Come è nato il progetto di watch design con Nomos Glashütte?
Dai miei bicchieri. Uno dei loro amministratori una sera, in un ristorante, ha bevuto dai miei bicchieri, gli sono piaciuti, ha pensato che sapessi lavorare bene il vetro e mi ha contattato. Mi hanno chiesto che tipo di orologio avrei comprato e di far loro qualche proposta. Non essendo un watch designer ho fatto alcuni errori inizialmente, ma per fortuna il carattere del mio orologio in generale è piaciuto. Una storia di successo, nata per caso.

Cos’è per te lo stile?
Credo che da un lato sia molto legato all’educazione, ma più in generale penso che avere stile significhi sentirsi bene con se stessi, godersi quello che si ha senza esagerazioni. Si tratta di prendere decisioni ragionevoli, perché le persone con stile non fanno niente per caso. Bisogna sapere chi si è e cosa funziona per se stessi.

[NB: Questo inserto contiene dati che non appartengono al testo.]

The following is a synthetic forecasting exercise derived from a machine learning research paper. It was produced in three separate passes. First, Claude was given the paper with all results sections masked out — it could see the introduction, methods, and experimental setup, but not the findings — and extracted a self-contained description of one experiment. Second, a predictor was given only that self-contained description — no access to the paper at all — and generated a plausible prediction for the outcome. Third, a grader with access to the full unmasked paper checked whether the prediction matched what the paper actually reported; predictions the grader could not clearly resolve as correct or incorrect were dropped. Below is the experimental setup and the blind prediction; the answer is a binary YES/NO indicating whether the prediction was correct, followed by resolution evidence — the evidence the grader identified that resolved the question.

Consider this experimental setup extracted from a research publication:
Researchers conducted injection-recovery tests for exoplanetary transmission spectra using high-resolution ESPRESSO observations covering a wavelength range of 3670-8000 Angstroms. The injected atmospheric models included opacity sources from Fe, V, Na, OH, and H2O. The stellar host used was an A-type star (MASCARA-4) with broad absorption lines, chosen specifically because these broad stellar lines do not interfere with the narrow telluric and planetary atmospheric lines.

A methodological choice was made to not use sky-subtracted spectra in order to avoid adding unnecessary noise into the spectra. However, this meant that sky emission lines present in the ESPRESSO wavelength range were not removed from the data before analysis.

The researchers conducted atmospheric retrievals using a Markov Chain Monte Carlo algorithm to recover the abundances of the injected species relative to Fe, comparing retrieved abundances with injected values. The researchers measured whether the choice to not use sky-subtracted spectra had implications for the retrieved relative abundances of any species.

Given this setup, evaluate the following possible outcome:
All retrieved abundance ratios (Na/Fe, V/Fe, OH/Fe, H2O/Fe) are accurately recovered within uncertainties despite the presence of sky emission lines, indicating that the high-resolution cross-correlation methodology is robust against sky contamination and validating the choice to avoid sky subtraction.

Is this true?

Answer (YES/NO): NO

Cosa ne pensi dello stile di Milano?
Il primo ricordo di Milano mi riporta a mio zio. Mi ha sempre sostenuto e, quando mi sono iscritto alla scuola di design, mi ha comprato un biglietto per Milano, dicendomi che non potevo sapere niente di design finché non fossi venuto in questa città durante il Salone del Mobile. Biglietto aereo, ma non di un albergo. Ovviamente non c’erano hotel liberi: avevo 25 anni e ho vagato per la città, incontrando tantissima gente meravigliosa per caso, che è rimasta con me in giro tutta la notte. Oggi, per me, Milano è prevalentemente una città di lavoro e la trovo bellissima, perché ha un suo stile che non cambia troppo negli anni. Il quartiere di Lambrate è molto interessante, è molto duro, industriale, un po’ abbandonato, ed è dove si può trovare lo stile più d’avanguardia, ma penso che Brera sia la zona dove trovare qualità.